— START OF EXTRACT TO READ —

RNN and LSTM

Recurrent neural networks process sequential data by maintaining a hidden state that carries information across time steps. This page derives the vanilla RNN, demonstrates why gradients vanish, builds LSTM and GRU from the equations up, implements them from scratch in PyTorch, and applies them to IMDB sentiment analysis and stock price prediction.

Vanilla RNN

The Equations

At each time step $t$ , the RNN updates its hidden state:

h_{t} = \tanh (W_{h h} h_{t - 1} + W_{x h} x_{t} + b_{h})

y_{t} = W_{h y} h_{t} + b_{y}

where:

$x_{t} \in R^{d}$ is the input at time $t$
$h_{t} \in R^{n}$ is the hidden state
$W_{x h} \in R^{n \times d}$ maps input to hidden
$W_{h h} \in R^{n \times n}$ maps hidden to hidden (recurrence)
$W_{h y} \in R^{o \times n}$ maps hidden to output

Unrolling Through Time

The same weights $W_{h h}$ , $W_{x h}$ are shared across all time steps.

Worked Example — RNN Forward Pass Through 3 Timesteps

Setup: Input size $d = 2$ , hidden size $n = 2$ , 3 timesteps

W_{x h} = [\begin{matrix} 0.5 & 0.3 \\ 0.2 & - 0.4 \end{matrix}], W_{h h} = [\begin{matrix} 0.1 & 0.6 \\ - 0.3 & 0.2 \end{matrix}], b_{h} = [0, 0]

Inputs: $x_{1} = [1, 0]$ , $x_{2} = [0, 1]$ , $x_{3} = [1, 1]$ , $h_{0} = [0, 0]$

Timestep 1: $h_{1} = \tanh (W_{x h} x_{1} + W_{h h} h_{0} + b_{h})$

W_{x h} x_{1} = [0.5 (1) + 0.3 (0), 0.2 (1) + (- 0.4) (0)] = [0.5, 0.2]

W_{h h} h_{0} = [0, 0]

h_{1} = \tanh ([0.5, 0.2]) = [0.462, 0.197]

Timestep 2: $h_{2} = \tanh (W_{x h} x_{2} + W_{h h} h_{1})$

W_{x h} x_{2} = [0.3, - 0.4]

W_{h h} h_{1} = [0.1 (0.462) + 0.6 (0.197), - 0.3 (0.462) + 0.2 (0.197)] = [0.164, - 0.099]

h_{2} = \tanh ([0.464, - 0.499]) = [0.434, - 0.462]

Timestep 3: $h_{3} = \tanh (W_{x h} x_{3} + W_{h h} h_{2})$

W_{x h} x_{3} = [0.8, - 0.2]

W_{h h} h_{2} = [0.1 (0.434) + 0.6 (- 0.462), - 0.3 (0.434) + 0.2 (- 0.462)] = [- 0.234, - 0.222]

h_{3} = \tanh ([0.566, - 0.422]) = [0.513, - 0.398]

Result: The hidden state evolves: $[0, 0] \to [0.462, 0.197] \to [0.434, - 0.462] \to [0.513, - 0.398]$ . Each step blends the new input with memory from previous steps via $W_{h h}$ . The final hidden state $h_{3}$ encodes a summary of the entire sequence.

From-Scratch RNN

python

import torch
import torch.nn as nn

class RNNFromScratch(nn.Module):
    def __init__(self, input_size, hidden_size, output_size):
        super().__init__()
        self.hidden_size = hidden_size
        self.W_xh = nn.Parameter(torch.randn(input_size, hidden_size) * 0.01)

— END OF EXTRACT TO READ —

→ GIVEN INSTRUCTION 1
Starting with the line of the dataset rows that contains "What is the" and going on through the end of the rows, write those rows out again, requests included, raising every number in the answers (distances and pixel coordinates) by 112. Leave the pictures out.

— START OF DATA LISTING —

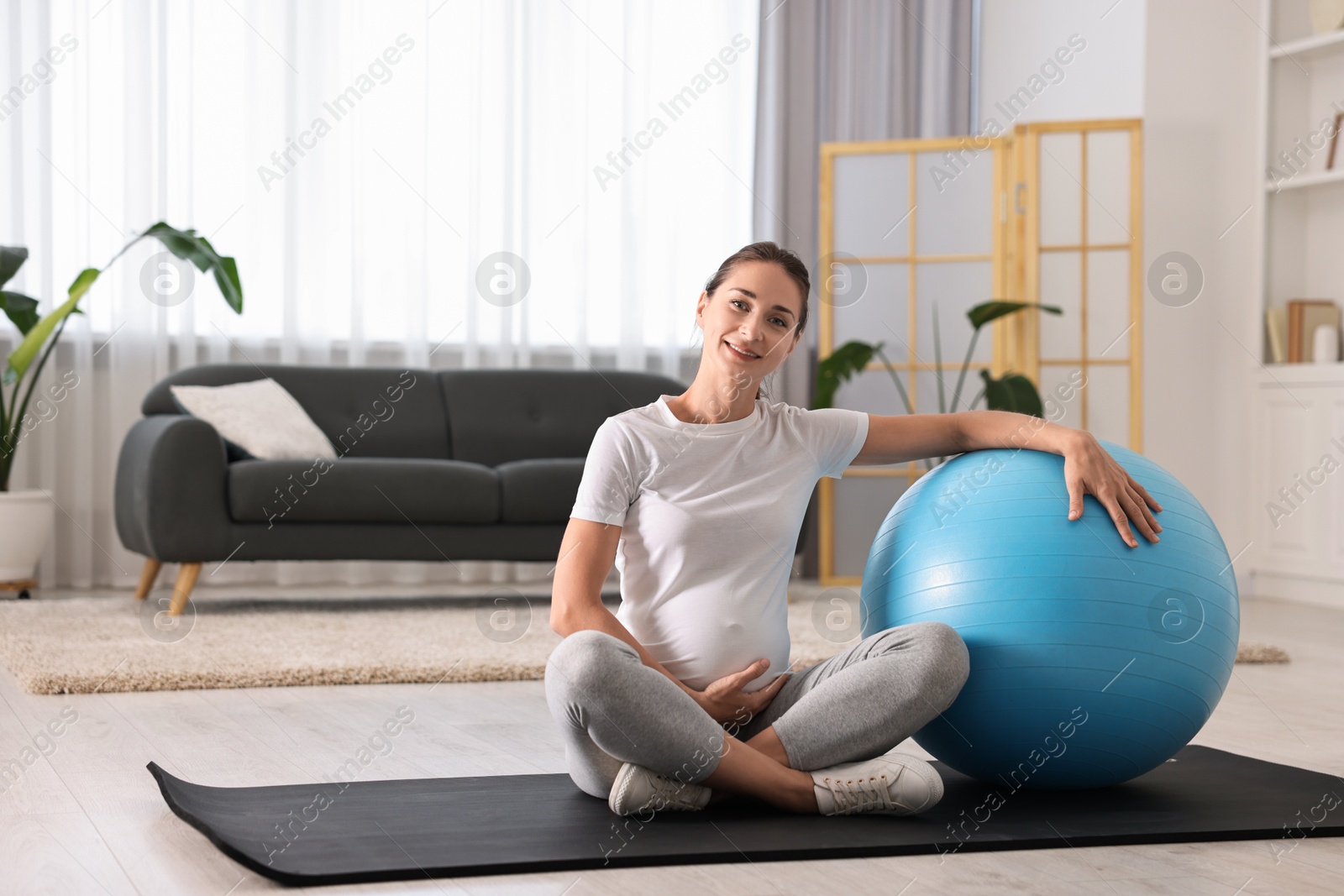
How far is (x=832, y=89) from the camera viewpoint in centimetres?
559

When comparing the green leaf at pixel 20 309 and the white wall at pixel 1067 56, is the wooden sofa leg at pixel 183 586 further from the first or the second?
the white wall at pixel 1067 56

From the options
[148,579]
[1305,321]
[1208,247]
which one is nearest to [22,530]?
[148,579]

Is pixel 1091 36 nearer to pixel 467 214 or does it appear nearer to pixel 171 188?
pixel 467 214

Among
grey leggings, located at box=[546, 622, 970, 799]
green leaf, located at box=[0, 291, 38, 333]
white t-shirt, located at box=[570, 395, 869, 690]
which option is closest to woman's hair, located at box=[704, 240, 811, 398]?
white t-shirt, located at box=[570, 395, 869, 690]

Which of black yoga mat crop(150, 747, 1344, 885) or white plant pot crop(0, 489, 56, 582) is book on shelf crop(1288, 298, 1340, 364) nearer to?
black yoga mat crop(150, 747, 1344, 885)

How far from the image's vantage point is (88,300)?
485 centimetres

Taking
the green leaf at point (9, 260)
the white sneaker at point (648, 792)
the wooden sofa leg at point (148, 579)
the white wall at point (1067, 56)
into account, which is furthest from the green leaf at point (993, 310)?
the white sneaker at point (648, 792)

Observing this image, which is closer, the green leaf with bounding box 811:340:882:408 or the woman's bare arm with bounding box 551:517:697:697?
the woman's bare arm with bounding box 551:517:697:697

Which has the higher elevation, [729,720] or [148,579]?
[729,720]

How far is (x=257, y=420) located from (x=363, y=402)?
499 millimetres

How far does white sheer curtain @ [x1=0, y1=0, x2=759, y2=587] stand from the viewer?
4.79 meters

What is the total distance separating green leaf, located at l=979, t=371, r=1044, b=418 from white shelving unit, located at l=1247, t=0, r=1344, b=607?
94cm

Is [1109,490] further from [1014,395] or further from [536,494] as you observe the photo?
[1014,395]

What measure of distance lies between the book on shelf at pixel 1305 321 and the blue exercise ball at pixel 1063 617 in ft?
10.9
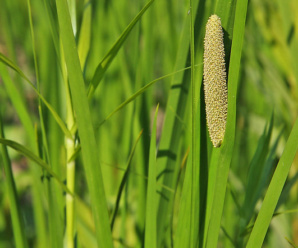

— END OF DATA LISTING —

→ GIVEN INSTRUCTION 2
Answer these questions about the RNN and LSTM page, one per line:
(a) Which two applications is the page said to apply RNNs and LSTMs to?
(b) Which weights are shared across all time steps?
(c) What hidden size is used in the worked forward-pass example?

→ RESULT 1
What is the total distance separating green leaf, located at l=979, t=371, r=1044, b=418 from white shelving unit, located at l=1247, t=0, r=1344, b=607?
206cm

Is [1109,490] further from [1014,395] or further from [536,494] as you observe the photo?
[1126,507]

What measure of distance lies between the book on shelf at pixel 1305 321 and the blue exercise ball at pixel 1063 617 in ft?
122.9

→ RESULT 2
(a) IMDB sentiment analysis and stock price prediction
(b) $W_{h h}$ and $W_{x h}$
(c) $n = 2$